WaHu Student Apartments consists of eleven stories with a total of 327 residential units. With an angular design, it contains two 6-story residential towers and one 11-story tower. The apartment units range from studio efficiencies to four bedroom and four bathroom units. The peak height of the tallest tower is 132 ft (40 m), comparable to neighboring apartment buildings in Stadium Village. The first floor of the apartment complex contains 24000 sqft of leasable retail space, designated for restaurants, bars, and shops. Tenants include Bank of America, Sip of Silk Café, and the MuMu bubble teahouse, formerly called Bambu. Two other available retail suites sit vacant.

The complex's design contains elements of modern architecture, with "materials such as glass, metal panels, metal siding, and cement board panels". The first floor storefronts contain large quantities of glass, with certain sections of windows repeating upwards to the eleventh floor.

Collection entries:
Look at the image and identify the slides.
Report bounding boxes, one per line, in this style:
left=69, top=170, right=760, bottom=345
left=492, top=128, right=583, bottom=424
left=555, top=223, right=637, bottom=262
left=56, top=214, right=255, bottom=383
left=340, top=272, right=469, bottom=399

Task item A:
Translate this sentence from the WaHu Student Apartments passage into Spanish: "The apartment units range from studio efficiencies to four bedroom and four bathroom units."
Task item B:
Write a continuation of the WaHu Student Apartments passage, beginning right after its final sentence.

Task response A:
Las unidades de los apartamentos van desde estudios tipo eficiencia hasta unidades de cuatro dormitorios y cuatro baños.

Task response B:
WaHu Student Apartments is located at the intersection of Huron Boulevard Southeast and Washington Avenue Southeast, adjacent to other student housing projects like Stadium View Apartments, Solhaus, and Solhaus Tower. Set within the Stadium Village neighborhood of Minneapolis, it was constructed on the site of the former plasma donation center and an Arby's restaurant. WaHu Student Apartments is adjacent to the University of Minnesota's TCF Bank Stadium and across the street from the Stadium Village station for the Metro Green Line light rail line. According to officials from the city of Minneapolis, the project was compliant with the university's "master plan" for student housing, which calls for residential projects with similar unit densities and building heights.